Search code examples
cheadername-conflict

Is it potentially problematic to #include files after user-defined tokens?


Due to the way a the preprocessor works, an included header file can be affected by the file including the header. For example, you can may break C just by using:

#define printf
#include <stdio.h>
/*  extern int printf(const char *const restrict format, ...);
    Becomes
    extern int (const char *const restrict format, ...);
    And this results in an instant syntax error */

However, I am concerned that any random user-defined identifier could potentially break a header file of a particular implementation in a similar way. But one could expect that library header files never break each other because then the C implementation altogether would be broken and thus non-conforming. As such, I have been careful to always keep library headers at the top:

#include <stdio.h>
#include <somelibrary.h>

#define some_macro
typedef some_type some_other_type;

And not:

#define some_macro
typedef some_type some_other_type;

#include <stdio.h>
#include <somelibrary.h>

Because if either libraries happen to contain the tokens some_macro or some_other_type they could break.

Are these concerns warranted? Or is C required that the number of tokens that can 'break' library headers be limited in some way to only the user-visible ones defined by the header?


Solution

  • I am concerned that any random user-defined identifier ...

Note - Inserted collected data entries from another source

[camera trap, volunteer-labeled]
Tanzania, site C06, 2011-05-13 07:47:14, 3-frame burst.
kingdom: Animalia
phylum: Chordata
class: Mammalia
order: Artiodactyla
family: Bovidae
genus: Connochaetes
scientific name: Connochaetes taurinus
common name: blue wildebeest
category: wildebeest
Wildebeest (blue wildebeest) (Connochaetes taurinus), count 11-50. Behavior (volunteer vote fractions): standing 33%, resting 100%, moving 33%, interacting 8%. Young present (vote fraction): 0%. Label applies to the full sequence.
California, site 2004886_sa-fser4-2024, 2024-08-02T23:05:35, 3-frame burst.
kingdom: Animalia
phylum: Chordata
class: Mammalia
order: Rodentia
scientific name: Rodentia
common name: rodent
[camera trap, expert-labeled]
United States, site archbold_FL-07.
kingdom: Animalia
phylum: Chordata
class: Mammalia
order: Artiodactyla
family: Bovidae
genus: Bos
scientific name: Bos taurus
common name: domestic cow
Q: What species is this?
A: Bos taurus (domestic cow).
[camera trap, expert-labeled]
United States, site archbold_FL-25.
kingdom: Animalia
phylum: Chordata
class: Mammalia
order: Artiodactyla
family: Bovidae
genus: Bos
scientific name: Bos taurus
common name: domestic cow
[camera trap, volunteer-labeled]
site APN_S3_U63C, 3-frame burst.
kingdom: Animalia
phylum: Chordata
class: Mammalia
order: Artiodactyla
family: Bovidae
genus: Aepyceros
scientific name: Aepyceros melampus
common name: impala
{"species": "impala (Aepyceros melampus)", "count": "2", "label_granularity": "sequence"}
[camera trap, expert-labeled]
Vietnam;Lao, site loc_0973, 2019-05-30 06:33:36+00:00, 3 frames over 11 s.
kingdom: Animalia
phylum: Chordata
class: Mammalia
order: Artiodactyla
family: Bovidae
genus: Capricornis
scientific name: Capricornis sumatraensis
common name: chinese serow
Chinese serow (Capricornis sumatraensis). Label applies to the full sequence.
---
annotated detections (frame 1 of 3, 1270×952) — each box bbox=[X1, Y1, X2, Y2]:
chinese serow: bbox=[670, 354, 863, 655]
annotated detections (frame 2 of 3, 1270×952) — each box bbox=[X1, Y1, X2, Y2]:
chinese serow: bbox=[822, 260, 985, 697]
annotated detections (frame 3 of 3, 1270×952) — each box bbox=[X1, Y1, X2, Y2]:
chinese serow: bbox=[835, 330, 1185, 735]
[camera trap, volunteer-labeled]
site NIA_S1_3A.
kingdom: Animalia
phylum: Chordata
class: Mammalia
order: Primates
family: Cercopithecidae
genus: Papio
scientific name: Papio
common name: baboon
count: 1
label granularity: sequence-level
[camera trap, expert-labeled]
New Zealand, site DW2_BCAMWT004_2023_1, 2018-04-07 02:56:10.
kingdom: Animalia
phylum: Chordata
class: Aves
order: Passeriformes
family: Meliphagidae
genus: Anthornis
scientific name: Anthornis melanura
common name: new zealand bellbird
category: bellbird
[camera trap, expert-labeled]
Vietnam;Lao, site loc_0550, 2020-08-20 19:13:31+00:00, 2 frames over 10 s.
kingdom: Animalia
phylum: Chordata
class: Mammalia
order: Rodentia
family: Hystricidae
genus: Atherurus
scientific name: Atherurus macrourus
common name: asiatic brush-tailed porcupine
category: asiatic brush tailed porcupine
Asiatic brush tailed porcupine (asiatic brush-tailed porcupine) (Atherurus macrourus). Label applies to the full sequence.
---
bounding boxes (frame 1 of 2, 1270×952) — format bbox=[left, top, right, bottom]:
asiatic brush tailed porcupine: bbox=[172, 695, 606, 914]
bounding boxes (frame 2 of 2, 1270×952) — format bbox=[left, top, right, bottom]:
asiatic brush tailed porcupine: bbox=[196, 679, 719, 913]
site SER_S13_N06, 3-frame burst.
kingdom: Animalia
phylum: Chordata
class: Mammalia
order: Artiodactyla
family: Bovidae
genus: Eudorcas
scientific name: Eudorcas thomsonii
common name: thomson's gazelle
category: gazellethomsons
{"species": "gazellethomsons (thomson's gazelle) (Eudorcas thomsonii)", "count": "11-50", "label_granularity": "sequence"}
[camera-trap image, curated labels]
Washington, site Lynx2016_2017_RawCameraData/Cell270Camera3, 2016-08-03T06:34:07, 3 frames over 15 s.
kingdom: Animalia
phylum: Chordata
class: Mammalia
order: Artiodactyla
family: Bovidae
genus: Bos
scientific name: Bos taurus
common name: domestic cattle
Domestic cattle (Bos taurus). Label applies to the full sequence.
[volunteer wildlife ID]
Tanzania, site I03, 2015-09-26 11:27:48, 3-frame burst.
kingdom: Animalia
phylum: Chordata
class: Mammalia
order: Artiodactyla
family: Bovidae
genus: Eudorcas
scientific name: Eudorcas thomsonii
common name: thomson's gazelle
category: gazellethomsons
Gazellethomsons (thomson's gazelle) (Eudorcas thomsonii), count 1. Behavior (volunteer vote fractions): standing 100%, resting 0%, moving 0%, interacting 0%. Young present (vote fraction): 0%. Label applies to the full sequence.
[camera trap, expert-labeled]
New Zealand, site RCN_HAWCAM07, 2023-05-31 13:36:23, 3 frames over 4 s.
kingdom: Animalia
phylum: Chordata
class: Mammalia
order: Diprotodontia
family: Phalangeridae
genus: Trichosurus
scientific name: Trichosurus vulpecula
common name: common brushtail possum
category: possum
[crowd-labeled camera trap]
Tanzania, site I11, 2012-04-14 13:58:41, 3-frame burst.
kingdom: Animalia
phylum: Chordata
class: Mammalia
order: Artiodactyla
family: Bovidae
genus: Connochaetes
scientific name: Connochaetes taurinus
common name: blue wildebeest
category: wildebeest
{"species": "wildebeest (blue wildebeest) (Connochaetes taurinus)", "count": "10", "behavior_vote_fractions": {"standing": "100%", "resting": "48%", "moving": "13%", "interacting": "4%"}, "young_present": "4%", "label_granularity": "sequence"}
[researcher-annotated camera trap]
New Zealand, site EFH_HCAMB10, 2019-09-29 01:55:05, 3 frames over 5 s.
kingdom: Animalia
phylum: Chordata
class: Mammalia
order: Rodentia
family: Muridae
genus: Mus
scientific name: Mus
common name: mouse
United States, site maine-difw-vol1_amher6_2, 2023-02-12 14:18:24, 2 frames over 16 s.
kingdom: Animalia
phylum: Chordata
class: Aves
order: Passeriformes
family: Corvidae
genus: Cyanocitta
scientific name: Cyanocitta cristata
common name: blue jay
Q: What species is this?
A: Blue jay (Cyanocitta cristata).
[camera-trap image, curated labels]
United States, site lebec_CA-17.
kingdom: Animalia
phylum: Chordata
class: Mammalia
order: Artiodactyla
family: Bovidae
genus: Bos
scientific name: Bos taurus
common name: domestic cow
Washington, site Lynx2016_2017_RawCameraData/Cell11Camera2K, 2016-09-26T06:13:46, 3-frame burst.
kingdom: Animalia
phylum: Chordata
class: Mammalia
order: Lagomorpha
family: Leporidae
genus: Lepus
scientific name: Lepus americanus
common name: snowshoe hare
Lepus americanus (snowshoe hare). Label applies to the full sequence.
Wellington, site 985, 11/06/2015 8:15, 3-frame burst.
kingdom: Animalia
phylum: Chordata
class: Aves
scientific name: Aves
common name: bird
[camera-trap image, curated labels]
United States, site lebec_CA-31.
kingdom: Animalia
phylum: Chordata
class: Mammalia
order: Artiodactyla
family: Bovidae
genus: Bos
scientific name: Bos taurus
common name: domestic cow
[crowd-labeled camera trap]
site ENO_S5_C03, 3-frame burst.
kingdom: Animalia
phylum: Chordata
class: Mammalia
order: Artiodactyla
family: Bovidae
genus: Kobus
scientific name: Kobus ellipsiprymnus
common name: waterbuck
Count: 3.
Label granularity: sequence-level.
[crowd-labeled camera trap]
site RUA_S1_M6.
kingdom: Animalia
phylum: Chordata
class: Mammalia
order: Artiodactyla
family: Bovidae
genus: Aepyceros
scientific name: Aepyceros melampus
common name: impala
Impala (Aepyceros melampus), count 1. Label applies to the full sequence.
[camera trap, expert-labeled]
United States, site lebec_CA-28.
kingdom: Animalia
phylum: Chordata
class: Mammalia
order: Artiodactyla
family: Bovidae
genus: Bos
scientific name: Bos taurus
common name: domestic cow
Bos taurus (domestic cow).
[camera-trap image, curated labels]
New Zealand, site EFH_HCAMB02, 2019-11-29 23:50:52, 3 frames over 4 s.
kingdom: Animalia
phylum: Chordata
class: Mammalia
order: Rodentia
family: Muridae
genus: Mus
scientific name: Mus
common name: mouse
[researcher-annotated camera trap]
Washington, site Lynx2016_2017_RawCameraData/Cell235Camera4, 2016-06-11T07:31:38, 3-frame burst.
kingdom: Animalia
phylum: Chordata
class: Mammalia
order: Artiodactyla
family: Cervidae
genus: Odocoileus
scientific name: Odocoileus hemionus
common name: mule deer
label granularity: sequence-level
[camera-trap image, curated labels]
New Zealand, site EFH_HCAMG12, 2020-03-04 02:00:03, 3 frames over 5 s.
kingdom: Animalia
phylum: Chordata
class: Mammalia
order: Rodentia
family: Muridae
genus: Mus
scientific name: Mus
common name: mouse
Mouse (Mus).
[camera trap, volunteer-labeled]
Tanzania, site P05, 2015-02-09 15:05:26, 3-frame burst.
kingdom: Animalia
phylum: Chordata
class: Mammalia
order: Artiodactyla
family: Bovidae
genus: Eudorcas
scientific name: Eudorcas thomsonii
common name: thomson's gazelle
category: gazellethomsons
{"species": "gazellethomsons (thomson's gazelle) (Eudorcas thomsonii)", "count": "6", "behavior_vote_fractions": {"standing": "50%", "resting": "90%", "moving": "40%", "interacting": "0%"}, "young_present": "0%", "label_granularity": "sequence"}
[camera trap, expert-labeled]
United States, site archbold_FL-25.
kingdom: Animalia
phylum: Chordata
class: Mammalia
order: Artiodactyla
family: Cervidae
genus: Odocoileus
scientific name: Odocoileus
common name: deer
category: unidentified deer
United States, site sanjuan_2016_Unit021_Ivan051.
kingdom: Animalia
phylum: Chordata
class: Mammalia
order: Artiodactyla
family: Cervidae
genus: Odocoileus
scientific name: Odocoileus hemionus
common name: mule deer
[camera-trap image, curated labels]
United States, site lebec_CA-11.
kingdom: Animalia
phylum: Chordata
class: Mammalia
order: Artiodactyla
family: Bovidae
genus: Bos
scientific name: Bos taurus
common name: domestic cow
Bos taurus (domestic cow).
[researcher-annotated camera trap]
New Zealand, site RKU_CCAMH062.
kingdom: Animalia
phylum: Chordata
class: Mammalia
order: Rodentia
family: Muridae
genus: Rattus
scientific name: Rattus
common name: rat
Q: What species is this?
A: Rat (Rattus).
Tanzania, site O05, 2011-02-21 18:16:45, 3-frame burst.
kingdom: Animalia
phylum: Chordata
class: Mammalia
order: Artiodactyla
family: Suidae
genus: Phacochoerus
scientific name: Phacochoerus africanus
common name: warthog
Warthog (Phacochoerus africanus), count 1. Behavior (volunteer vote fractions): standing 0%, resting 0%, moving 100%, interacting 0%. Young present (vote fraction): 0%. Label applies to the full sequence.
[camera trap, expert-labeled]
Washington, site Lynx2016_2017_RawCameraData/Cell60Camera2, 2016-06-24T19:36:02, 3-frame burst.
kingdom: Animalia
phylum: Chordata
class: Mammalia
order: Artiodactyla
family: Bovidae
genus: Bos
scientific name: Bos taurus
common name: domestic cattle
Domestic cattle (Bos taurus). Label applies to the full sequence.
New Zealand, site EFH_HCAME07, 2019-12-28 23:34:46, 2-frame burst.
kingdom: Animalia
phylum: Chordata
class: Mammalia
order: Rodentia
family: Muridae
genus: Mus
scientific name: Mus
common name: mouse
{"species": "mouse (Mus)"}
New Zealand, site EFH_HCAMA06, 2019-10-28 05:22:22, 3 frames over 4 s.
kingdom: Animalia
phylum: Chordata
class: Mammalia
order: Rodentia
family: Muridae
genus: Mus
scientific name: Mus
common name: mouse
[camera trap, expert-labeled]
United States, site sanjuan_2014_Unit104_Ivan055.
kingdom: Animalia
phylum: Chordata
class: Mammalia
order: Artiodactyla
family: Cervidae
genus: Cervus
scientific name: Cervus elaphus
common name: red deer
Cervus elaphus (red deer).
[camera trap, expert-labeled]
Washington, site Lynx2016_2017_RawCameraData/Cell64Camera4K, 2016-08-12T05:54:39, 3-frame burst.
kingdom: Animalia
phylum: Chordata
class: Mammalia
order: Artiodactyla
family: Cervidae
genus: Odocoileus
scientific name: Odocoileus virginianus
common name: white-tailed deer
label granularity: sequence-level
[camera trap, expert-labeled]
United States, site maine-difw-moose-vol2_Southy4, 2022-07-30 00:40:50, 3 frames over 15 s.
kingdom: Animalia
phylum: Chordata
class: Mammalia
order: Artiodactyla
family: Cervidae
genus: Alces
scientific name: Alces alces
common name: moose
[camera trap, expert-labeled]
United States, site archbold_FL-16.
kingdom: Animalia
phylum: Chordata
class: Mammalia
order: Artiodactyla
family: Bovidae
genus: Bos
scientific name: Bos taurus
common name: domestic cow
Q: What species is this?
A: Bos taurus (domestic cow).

    C has the concept of reserved identifiers(bolding mine):

    Each header declares or defines all identifiers listed in its associated subclause, and optionally declares or defines identifiers listed in its associated future library directions subclause and identifiers which are always reserved either for any use or for use as file scope identifiers.

    and

    If the program declares or defines an identifier in a context in which it is reserved (other than as allowed by 7.1.4), or defines a reserved identifier as a macro name, the behavior is undefined.

    The identifiers C reserves are identified by the C standard.

    Additionally, platforms such as POSIX reserve additional identifiers, and Windows does too - some of which can be found here - but there are a lot more identifiers reserved by Windows.

    Note the second quote above, especially the bolded part:

    If the program declares or defines an identifier in a context in which it is reserved (other than as allowed by 7.1.4), or defines a reserved identifier as a macro name, the behavior is undefined.

    Yes, you can and will break your program if you use a reserved identifier.

    The fix: don't do it.

    For example, this is a reserved identifier:

    __SOMETHING.

    It starts with a double underscore, so it's a reserved identifier. Don't do that.

    This is also a reserved identifier under POSIX:

    something_t

    It ends with _t, which is reserved under POSIX. Don't do that. (Lots of people break this one, and sometimes they run into problems later. Don't rely on your _t identifier being collision-safe.)

    At file scope, this is a reserved identifier:

    static int _count;

    It starts with an underscore. That's a reserved identifier at file scope. Don't to that. (Same here - lots of programmers break this rule and think they get away with it - they're just lucky. Don't make luck a necessary condition for your code to work properly...)

    Lots of programmers use reserved identifiers and don't run into collisions, so they think it's OK to do that. But they open themselves up to collisions and breakage in the future for no good reasons.